Chala dit que lui et ses amis le font pour étouffer la faim et engourdir le froid la nuit. « Vous oublierez tout pendant des heures », explique-t-il. « Nous savons que c’est effrayant, mais nous ne pouvons pas trouver un moyen d’arrêter la dépendance. »Bedasa dit que cela les aide à faire face à la douleur lorsqu’ils sont battus par la police.

Il n’existe pas de programmes ou d’installations gouvernementaux pour les enfants des rues. La seule aide provient d’une poignée de petits organismes de bienfaisance qui reçoivent peu d’aide gouvernementale. Une loi restrictive sur la société civile rend leur fonctionnement difficile. Hold My Hand, un refuge qui s’occupe de 26 garçons, dépend du soutien de seulement deux donateurs américains. « Élever des enfants de la rue n’est pas notre travail « , explique le fondateur Mikiyas Fekadu. « Mais nous le faisons parce que ce n’est pas le cas. »

Le gouvernement a plutôt poursuivi  » une approche correctionnelle « , explique Tatek Abebe, professeur éthiopien d’études sur l’enfance à l’Université norvégienne des sciences et de la technologie. Cela a impliqué des rafles policières quelques fois par an, généralement lorsque la capitale accueille des sommets de l’Union africaine. Les enfants sont retirés de la ville et emmenés dans les villes voisines où ils reçoivent une formation et, dans certains cas, retrouvent leur famille. L’approche a été largement inefficace, bien qu’elle devrait se poursuivre.

« C’est une sorte de cercle vicieux – nous les ramassons ; ils reviennent.
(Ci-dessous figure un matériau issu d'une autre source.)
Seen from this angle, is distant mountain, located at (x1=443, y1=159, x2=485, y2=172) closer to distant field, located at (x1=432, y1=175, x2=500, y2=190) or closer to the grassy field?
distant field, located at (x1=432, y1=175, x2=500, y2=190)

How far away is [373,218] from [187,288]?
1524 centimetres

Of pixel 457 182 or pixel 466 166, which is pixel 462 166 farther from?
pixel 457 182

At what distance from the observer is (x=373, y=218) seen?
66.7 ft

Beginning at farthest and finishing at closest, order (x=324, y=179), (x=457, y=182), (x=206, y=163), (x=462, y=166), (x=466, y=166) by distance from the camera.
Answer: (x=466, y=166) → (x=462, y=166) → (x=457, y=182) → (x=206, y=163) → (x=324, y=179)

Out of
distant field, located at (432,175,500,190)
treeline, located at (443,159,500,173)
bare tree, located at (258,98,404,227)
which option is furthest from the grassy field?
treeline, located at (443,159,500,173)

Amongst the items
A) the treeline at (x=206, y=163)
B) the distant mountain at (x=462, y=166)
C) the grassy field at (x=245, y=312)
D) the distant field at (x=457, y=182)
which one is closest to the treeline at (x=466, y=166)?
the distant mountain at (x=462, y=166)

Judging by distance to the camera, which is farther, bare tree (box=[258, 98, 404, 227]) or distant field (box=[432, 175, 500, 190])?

C’est un véritable casse-tête pour le gouvernement « , explique Muluken.

 Streetkids à Addis-Abeba
Hold My Hand, un refuge pour enfants des rues dans la banlieue d’Addis-Abeba

On espère que la nouvelle administration du pays, dirigée par le premier ministre réformateur Abiy Ahmed, poursuivra une autre voie. Cette année, le ministère des Affaires féminines et de l’enfance utilise la devise « Les enfants dans les rues ont le droit de vivre » – ce qui, selon Kay, est un « saut quantique » par rapport à sa devise de 2017, « Nettoyer les rues d’enfants d’Addis-Abeba ». La loi sur la société civile est en cours de révision et Fekadu affirme que le gouvernement a commencé à consulter davantage les ONG.
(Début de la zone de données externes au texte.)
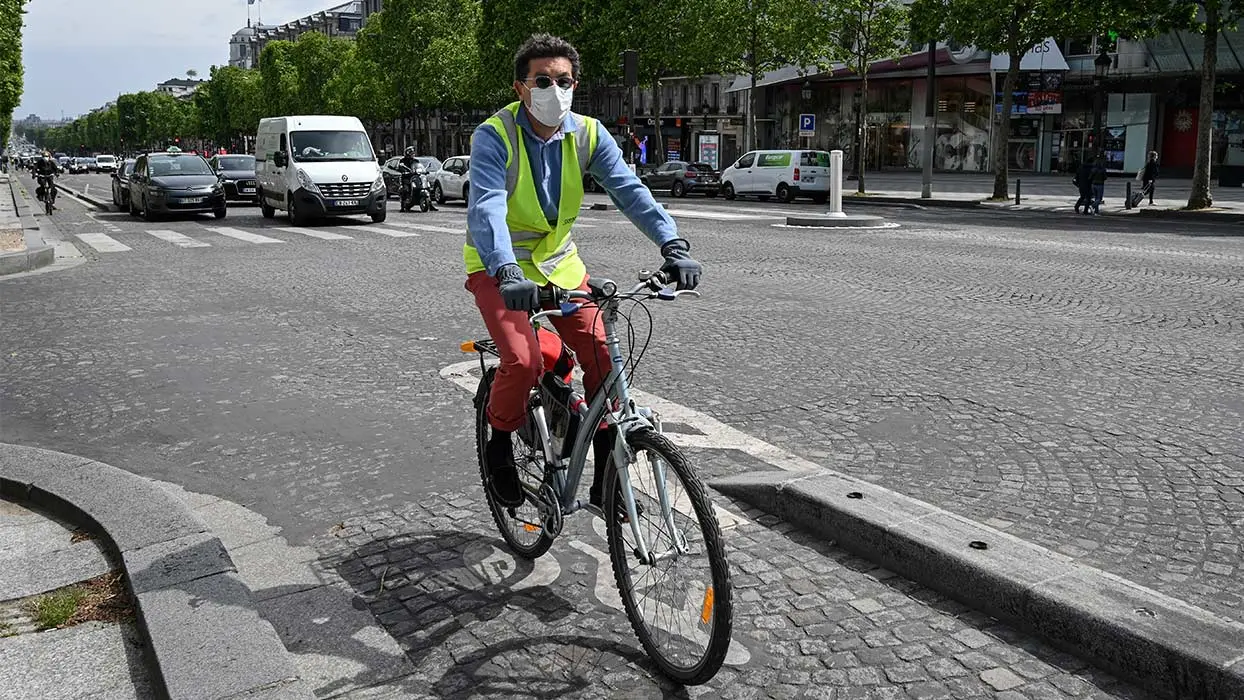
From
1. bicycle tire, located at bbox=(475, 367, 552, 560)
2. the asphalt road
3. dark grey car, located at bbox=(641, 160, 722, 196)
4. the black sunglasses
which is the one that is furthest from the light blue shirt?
dark grey car, located at bbox=(641, 160, 722, 196)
Pendant ce temps, Hunegnaw affirme que l’approche de son bureau en matière de réadaptation et de réinsertion est en train de changer, en mettant davantage l’accent sur l’éducation et la formation professionnelle pour décourager les enfants de retourner dans la rue. « Nous avons appris des erreurs précédentes », dit-il. Le bureau propose également la création d’un centre spécial offrant un abri, de la nourriture et des services d’assainissement. Un programme de filet de sécurité urbain, lancé en 2017 et soutenu par la Banque mondiale, vient désormais en aide à certains des plus démunis de la ville, y compris les enfants des rues, en leur remettant une petite somme d’argent.
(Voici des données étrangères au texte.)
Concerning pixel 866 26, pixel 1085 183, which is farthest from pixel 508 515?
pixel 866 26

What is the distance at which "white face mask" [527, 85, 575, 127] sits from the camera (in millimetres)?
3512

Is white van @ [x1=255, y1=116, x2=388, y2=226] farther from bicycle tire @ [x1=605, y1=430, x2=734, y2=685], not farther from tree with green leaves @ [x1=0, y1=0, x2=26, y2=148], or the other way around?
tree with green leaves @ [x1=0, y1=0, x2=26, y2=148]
Mais le problème plus large est plus insoluble. Les enfants des rues font  » partie intégrante du processus plus large d’urbanisation « , dit Tatek – et la population d’Addis-Abeba à elle seule devrait doubler pour atteindre plus de 8 millions d’habitants au cours de la prochaine décennie. À l’échelle nationale, le taux d’urbanisation est estimé à 4-6% par an, ce qui exerce une pression énorme sur les infrastructures et les services municipaux. Malgré la misère de la vie dans la rue, l’alternative – un retour permanent à la campagne – est « très, très rare », dit-il.

Parmi les enfants des rues que Tatek a étudiés depuis 2005, aucun n’est revenu définitivement.

  • Cet article a été modifié le 10 janvier 2019 pour clarifier les informations sur le programme de dons en espèces pour les personnes les plus démunies d’Addis-Abeba.